TEXTE CHOISI:
Devant l'Assemblée Constituante, Thouret, Sieyès et Condorcet
plaidèrent pour la création de quelque
6.500
grandes
municipalités, alors que Mirabeau défendit au contraire la
transformation en communes des
44.000 paroisses
de l'Ancien
Régime.
Cette dernière position l'emporta avec la création d'une
municipalité dans chaque ville ou paroisse, le nombre total étant
cependant réduit de 44.000 à
38.000
.
Néanmoins, cette organisation administrative fut vite contestée
et différents projets cherchèrent à refondre les
circonscriptions afin de réduire le nombre des communes.
La Constitution de l'An III (1795) distingua trois catégories de
communes selon leur taille. Elle créa des municipalités de canton
regroupant les communes de
moins de 5.000 habitants
.
L'expérience se solda par un
échec
.
Cet échec pesa fortement sur les différentes tentatives de
regroupements entreprises au XIXème siècle, notamment sous la
IIIème République, dont aucune ne put aboutir. Il en fut
ainsi des projets Villèle (1821), Vivien (1837) et Barrot (1851), qui
tendaient à la création d'un conseil cantonal à rôle
consultatif. De même, échoua la tentative de création d'une
nouvelle unité administrative -le canton-, dotée de la
personnalité civile qui avait été proposée par la
commission de décentralisation administrative (1871), les projets
Gambetta (1881) et Gobbet (1882). Enfin, la relance de l'idée de
municipalités de cantons (projet Lennessan, 1883) ne put pas davantage
aboutir.
Si l'on met à part une loi de Vichy en date du
28 février 1942, qui instituait des comités
départementaux de coordination des services municipaux et
départementaux chargés de recenser les communes dont la faiblesse
de la population et des ressources justifiait la suppression et
prévoyait la constitution d'associations de communes facultatives ou, le
cas échéant, obligatoires, il fallut attendre la
Vème République
pour que de nouvelles solutions
globales soient recherchées.

DONNÉES RECUEILLIES:
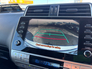 2022 TOYOTA LANDCRUISER LAND CRU CRUISER LWB C COMMERCIAL 4DR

OBJECTIF: Traduisez en anglais cette phrase du texte choisi : « Cette dernière position l'emporta avec la création d'une municipalité dans chaque ville ou paroisse, le nombre total étant cependant réduit de 44.000 à 38.000. » Pas besoin de la liste ici.

SOLUTION: This latter position prevailed with the creation of a municipality in each town or parish, although the total number was reduced from 44,000 to 38,000.